The shock of the freezing river woke her completely.
She sank to the sandy bottom up to her knees. The water was frigid
and fast moving, but it was clean. She took her hands away from her
face and spread them over the surface of the water in a benediction
of her own. She leaned forward and drank.
She drank until her stomach gurgled, then she washed
her face, scrubbing at the dirt and dried blood. With numb legs she
forced herself to leave the water and struggle up the
riverbank.
There were no buzzards at the water’s edge, but no
sheltering protection of trees, either. Instinct told her to go
back to the trees and tall grass, but she knew nothing could ever
force her to enter that grove again. If the Indians returned, then
they would find her.
Maria slid back down the riverbank and crouched by
the water again. The bank offered some shelter and she leaned back
and stared at the stars.

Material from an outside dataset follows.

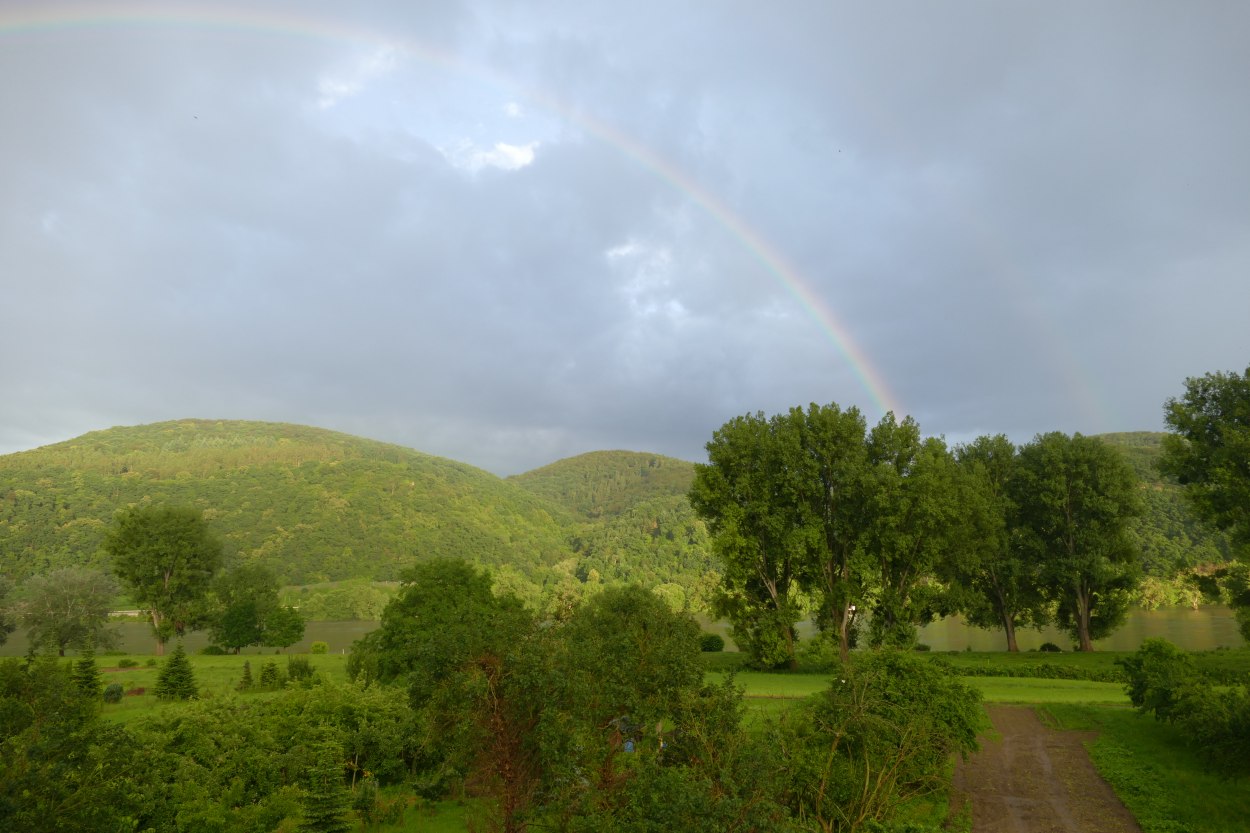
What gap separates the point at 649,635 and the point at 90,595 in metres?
59.1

Sleep was far from her, but even if her
eyes did grow heavy, she kept them open. The terror of her dreams
was too real to chance again in this lonely spot.
She willed the sun to come up and hours later it
did, slowly topping the hulk of the mountains. She reminded herself
that somewhere over there in the shelter of the Sangre de Cristos,
her sister and other citizens were now rising, lighting kitchen
fires, preparing for morning prayers.
How far away were they? Could she walk there? Would
people begin to suspect the supply caravan was overdue? Or did this
community function like all the other small villages in King
Carlos’ domain that they had plodded through on their tedious
journey, the villagers moving slowly through the pace of ordinary
days and nights, not suspecting that caravans ever came in any
fashion except late.
She must have slept then, hugging the side of the
riverbank, shivering in the cold that rose off the water. The sound
of a fish leaping woke her hours later and she sat up with a start,
nearly sliding into the river. She dug her feet into the sandy soil
and crouched, watching the water. Another fish jumped and fell back
with cascading sparkles that reminded Maria of jewels.